:: TASK REQUIREMENTS ::
List every person mentioned by name in the post below about "Keep the Lights On."

:: GIVEN TEXT ::
So I left off on the Mark Freeman interview.
Later that night, I saw "Keep the Lights On." My first reaction was: woobie of all woobies, Sarah Monette would go apeshit for this. I am mostly able to use normal people words, though I still have some rather strong emotions, which I'll get into later.
"Keep the Lights On" is darkly comedic or comically dark. I thought it was going to be angsty, but I wasn't expecting to care. But the first scene is a guy surfing through a phone sex line, and the audience just started giggling, and I was like "Oh, I'm not the only one who thinks this is funny? All right. I'm down with that." Of course, then the film gets into the Danish puppy-gay's drug addict boyfriend, and their painfully co-dependent relationship, but all the characters are still so fun and quirky that you honestly feel bad for them. At least I did.
Yesterday we interviewed Ira Sachs, the director of "Keep the Lights On." And the actor who played the drug-addict boyfriend of the Danish puppy was there as well. And...I kind of asked him if I could hug him. And I may have said something about puppies. And I feel really awkward and embarrassed about the whole thing, but my only regret is that I didn't get a photo. It's on film, though.
And if you know me, you know that I don't like touching people and I don't like men, so I don't even know why I did that, except that I have a strange relationship with ficitonal characters. I relate to characters better than I do to real people. And an actor, especially a woobie (woobie = kicked puppy. Adorable and tortured.) messes with my perception because he's a person, but he's a character, but he's a person that I can physically hug instead of just feel woobied about. And he's a ginger. Ginger trumps gender.

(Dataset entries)
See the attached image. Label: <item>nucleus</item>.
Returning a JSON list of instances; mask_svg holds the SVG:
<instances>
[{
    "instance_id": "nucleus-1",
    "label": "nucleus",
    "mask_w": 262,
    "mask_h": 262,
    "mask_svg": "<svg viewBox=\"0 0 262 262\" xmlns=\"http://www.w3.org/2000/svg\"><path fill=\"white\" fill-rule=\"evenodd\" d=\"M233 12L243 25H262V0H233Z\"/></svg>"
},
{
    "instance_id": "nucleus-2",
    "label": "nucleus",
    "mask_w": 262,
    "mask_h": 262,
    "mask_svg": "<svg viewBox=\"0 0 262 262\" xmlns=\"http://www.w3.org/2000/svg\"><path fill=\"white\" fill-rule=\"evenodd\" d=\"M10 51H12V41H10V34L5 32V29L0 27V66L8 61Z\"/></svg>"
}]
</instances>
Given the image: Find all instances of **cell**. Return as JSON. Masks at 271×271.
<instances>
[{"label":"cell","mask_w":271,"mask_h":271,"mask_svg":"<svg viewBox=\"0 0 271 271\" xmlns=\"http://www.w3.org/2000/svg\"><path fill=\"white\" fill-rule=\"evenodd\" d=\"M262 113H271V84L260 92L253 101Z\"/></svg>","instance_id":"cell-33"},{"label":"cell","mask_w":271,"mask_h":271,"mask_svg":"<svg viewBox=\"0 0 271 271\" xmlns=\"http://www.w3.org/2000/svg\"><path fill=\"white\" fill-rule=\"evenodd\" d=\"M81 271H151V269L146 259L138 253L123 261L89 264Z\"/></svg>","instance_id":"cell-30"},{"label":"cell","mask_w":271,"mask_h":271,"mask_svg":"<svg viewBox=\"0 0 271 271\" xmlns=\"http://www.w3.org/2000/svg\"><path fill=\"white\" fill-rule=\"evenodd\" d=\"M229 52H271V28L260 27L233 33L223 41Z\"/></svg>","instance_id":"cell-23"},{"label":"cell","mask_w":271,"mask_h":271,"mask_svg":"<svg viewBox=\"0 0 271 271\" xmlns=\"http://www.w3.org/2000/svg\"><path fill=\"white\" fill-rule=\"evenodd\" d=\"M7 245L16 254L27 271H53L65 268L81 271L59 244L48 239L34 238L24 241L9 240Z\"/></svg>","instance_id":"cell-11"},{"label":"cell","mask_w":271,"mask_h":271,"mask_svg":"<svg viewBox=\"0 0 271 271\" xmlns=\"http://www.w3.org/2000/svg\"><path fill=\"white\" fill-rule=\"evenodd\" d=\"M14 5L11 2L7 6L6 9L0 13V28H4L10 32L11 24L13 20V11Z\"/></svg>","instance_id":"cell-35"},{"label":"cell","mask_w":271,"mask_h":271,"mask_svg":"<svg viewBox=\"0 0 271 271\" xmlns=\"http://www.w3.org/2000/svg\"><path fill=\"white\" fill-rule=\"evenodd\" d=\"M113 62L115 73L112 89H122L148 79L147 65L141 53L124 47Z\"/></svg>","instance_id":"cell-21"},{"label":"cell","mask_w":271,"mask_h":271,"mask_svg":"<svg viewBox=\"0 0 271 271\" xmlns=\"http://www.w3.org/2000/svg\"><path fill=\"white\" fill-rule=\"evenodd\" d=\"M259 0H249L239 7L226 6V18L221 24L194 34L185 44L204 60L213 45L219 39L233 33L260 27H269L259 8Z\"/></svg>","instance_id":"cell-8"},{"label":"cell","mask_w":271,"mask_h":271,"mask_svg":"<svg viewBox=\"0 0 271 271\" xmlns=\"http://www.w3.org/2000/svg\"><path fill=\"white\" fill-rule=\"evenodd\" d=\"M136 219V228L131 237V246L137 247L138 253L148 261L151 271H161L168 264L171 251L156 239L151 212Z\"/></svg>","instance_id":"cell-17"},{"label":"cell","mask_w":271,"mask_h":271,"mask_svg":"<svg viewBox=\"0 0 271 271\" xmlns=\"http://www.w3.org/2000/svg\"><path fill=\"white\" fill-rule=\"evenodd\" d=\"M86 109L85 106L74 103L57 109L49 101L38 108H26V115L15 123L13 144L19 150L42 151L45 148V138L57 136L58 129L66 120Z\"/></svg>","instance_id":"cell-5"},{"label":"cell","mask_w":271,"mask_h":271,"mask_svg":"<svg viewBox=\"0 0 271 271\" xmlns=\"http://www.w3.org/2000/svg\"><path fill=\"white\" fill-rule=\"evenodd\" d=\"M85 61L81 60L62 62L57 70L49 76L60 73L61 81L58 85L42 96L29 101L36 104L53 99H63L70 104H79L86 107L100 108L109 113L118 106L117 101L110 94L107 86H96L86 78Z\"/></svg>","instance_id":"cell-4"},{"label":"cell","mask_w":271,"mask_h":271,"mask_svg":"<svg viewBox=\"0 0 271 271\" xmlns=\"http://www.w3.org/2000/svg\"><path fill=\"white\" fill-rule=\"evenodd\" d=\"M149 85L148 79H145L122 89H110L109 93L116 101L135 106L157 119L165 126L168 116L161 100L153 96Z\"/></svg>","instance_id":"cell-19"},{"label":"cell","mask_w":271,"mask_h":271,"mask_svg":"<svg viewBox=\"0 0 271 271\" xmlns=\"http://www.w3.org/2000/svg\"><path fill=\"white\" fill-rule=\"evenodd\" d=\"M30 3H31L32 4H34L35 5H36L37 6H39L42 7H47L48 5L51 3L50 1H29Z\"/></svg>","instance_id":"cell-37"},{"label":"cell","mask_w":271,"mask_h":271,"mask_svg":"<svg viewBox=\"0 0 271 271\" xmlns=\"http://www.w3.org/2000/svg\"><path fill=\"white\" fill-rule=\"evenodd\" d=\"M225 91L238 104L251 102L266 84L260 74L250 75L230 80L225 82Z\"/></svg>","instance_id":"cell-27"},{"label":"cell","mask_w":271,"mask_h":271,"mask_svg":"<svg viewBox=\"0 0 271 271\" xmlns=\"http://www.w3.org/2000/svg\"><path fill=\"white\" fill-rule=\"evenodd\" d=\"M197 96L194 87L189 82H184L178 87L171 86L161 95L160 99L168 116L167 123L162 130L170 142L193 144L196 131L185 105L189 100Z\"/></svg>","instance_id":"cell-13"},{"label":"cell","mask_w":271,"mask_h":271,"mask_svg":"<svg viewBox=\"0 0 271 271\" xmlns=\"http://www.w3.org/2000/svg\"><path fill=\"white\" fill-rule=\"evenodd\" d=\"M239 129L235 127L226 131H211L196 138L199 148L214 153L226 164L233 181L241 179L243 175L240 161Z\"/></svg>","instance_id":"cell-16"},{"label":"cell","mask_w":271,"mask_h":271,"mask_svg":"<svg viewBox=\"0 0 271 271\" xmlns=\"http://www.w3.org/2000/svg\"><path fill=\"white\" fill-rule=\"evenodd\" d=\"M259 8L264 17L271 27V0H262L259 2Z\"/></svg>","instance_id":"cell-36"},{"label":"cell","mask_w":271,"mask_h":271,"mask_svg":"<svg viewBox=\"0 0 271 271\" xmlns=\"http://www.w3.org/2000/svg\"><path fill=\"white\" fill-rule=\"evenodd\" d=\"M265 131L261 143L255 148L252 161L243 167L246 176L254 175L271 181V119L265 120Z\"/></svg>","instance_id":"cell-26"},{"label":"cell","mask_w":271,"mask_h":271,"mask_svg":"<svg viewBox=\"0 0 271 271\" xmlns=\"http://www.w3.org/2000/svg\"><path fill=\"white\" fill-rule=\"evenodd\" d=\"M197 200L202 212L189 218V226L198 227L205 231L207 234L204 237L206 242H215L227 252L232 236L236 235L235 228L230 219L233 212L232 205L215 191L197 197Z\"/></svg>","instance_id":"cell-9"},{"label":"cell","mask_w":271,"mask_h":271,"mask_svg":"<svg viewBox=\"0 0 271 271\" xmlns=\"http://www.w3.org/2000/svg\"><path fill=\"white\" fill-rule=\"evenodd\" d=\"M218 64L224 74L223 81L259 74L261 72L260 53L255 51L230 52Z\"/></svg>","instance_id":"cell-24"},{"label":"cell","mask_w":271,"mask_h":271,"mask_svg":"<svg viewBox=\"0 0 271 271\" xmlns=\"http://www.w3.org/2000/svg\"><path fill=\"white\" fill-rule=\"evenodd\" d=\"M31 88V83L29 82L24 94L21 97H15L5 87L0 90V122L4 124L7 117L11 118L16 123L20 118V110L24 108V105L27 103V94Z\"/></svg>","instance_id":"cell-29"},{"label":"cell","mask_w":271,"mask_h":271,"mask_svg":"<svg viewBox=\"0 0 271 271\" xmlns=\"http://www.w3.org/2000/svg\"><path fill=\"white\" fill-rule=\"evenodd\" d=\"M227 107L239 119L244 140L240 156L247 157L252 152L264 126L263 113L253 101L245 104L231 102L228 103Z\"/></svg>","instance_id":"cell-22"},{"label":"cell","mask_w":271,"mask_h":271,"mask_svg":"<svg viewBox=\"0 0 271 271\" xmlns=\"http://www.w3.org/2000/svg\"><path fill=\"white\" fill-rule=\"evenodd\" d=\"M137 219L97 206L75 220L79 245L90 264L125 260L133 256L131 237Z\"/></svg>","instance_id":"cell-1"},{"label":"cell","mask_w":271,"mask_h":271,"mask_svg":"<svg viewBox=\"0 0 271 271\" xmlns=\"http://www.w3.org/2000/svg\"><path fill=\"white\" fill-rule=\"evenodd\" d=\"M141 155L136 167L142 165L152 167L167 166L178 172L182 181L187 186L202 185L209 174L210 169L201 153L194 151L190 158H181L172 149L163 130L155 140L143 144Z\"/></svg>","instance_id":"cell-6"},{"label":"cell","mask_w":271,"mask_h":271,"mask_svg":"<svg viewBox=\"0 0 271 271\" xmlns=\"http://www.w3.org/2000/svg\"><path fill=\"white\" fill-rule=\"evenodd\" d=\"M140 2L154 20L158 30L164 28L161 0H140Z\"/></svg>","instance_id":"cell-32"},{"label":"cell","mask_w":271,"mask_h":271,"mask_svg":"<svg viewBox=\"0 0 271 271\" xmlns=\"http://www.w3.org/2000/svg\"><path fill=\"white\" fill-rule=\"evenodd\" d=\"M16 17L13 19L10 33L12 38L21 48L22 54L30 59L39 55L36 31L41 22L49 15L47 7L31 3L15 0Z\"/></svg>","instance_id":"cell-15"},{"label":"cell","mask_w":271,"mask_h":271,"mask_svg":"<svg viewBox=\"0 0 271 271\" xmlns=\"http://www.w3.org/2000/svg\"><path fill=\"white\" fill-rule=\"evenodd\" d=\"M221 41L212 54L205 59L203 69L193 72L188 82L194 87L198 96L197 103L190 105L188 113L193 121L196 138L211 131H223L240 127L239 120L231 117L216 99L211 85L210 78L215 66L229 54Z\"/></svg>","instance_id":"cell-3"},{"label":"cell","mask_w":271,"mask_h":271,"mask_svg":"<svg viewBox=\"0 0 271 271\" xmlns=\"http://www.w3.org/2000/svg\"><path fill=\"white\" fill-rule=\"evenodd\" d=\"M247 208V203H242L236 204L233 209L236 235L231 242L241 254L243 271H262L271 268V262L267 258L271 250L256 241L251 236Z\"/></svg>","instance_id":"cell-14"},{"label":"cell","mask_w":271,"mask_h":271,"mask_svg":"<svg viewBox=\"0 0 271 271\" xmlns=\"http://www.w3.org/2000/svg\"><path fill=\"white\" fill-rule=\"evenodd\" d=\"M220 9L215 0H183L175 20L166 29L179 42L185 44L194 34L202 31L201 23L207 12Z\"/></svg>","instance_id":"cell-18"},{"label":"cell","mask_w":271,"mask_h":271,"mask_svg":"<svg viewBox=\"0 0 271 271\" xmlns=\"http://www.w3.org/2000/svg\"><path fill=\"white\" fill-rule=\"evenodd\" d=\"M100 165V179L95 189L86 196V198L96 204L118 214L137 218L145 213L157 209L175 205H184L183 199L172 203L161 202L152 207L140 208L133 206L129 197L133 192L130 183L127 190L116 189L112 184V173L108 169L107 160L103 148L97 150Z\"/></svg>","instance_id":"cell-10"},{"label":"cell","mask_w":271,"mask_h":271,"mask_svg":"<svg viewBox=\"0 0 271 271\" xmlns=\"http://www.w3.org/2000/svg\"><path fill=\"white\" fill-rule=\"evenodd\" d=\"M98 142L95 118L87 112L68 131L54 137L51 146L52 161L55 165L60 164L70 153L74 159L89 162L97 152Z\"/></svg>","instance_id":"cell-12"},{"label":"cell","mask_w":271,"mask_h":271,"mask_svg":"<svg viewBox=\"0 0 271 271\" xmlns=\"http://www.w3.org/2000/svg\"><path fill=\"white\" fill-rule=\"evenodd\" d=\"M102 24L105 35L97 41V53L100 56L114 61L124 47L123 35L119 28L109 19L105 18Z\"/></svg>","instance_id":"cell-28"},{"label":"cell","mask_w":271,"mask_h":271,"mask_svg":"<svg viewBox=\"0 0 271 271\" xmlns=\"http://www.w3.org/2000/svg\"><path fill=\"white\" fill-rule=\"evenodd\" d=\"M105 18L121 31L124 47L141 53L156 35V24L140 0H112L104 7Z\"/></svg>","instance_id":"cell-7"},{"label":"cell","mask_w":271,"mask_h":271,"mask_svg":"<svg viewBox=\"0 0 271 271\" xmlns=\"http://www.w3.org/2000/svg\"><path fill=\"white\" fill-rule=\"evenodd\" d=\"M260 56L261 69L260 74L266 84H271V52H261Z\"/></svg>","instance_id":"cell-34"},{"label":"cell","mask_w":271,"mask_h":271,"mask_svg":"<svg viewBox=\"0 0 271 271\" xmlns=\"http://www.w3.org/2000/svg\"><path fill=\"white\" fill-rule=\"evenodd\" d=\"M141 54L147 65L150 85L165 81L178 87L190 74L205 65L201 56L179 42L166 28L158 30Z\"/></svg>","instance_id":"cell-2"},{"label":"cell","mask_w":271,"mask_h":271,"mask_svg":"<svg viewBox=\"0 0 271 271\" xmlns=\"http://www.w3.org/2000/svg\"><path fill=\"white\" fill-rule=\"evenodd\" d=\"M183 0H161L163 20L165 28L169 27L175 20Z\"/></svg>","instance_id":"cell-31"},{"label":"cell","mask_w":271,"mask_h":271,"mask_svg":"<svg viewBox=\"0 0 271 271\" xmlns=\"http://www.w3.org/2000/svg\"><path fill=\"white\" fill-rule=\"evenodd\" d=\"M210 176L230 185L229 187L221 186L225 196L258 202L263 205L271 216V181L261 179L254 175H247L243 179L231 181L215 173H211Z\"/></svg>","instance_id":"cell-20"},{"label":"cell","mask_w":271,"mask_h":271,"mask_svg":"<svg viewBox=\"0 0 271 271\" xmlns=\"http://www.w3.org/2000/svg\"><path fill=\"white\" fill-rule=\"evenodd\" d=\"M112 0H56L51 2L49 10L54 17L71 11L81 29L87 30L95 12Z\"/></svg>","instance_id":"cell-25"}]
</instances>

:: RESPONSE BOX ::
Mark Freeman, Sarah Monette, Ira Sachs